§ **Entries provided**:
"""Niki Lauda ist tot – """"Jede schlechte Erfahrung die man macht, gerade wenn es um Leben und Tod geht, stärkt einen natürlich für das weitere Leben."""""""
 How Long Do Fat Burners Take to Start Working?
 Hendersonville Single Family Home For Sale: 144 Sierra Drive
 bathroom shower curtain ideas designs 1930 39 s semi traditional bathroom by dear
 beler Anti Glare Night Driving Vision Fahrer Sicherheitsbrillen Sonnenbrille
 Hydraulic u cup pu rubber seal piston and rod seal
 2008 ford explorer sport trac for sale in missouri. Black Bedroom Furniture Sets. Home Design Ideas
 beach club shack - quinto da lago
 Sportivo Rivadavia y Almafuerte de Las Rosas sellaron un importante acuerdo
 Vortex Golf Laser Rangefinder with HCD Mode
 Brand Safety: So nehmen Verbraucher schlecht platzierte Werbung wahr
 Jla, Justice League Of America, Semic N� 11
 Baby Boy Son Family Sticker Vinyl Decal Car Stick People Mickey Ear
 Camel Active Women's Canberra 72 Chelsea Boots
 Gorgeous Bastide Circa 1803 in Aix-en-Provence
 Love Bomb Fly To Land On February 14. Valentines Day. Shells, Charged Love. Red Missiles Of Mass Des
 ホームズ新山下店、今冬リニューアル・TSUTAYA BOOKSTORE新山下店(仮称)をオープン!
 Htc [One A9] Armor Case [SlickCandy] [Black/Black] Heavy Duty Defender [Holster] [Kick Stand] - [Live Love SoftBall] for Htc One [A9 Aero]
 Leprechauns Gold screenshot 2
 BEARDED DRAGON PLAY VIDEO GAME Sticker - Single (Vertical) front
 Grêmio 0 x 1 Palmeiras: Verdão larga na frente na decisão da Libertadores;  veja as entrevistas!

§ **To do**: Exactness is what counts here: write out every record again.

§ **Finished task**:
"""Niki Lauda ist tot – """"Jede schlechte Erfahrung die man macht, gerade wenn es um Leben und Tod geht, stärkt einen natürlich für das weitere Leben."""""""
 How Long Do Fat Burners Take to Start Working?
 Hendersonville Single Family Home For Sale: 144 Sierra Drive
 bathroom shower curtain ideas designs 1930 39 s semi traditional bathroom by dear
 beler Anti Glare Night Driving Vision Fahrer Sicherheitsbrillen Sonnenbrille
 Hydraulic u cup pu rubber seal piston and rod seal
 2008 ford explorer sport trac for sale in missouri. Black Bedroom Furniture Sets. Home Design Ideas
 beach club shack - quinto da lago
 Sportivo Rivadavia y Almafuerte de Las Rosas sellaron un importante acuerdo
 Vortex Golf Laser Rangefinder with HCD Mode
 Brand Safety: So nehmen Verbraucher schlecht platzierte Werbung wahr
 Jla, Justice League Of America, Semic N� 11
 Baby Boy Son Family Sticker Vinyl Decal Car Stick People Mickey Ear
 Camel Active Women's Canberra 72 Chelsea Boots
 Gorgeous Bastide Circa 1803 in Aix-en-Provence
 Love Bomb Fly To Land On February 14. Valentines Day. Shells, Charged Love. Red Missiles Of Mass Des
 ホームズ新山下店、今冬リニューアル・TSUTAYA BOOKSTORE新山下店(仮称)をオープン!
 Htc [One A9] Armor Case [SlickCandy] [Black/Black] Heavy Duty Defender [Holster] [Kick Stand] - [Live Love SoftBall] for Htc One [A9 Aero]
 Leprechauns Gold screenshot 2
 BEARDED DRAGON PLAY VIDEO GAME Sticker - Single (Vertical) front
 Grêmio 0 x 1 Palmeiras: Verdão larga na frente na decisão da Libertadores;  veja as entrevistas!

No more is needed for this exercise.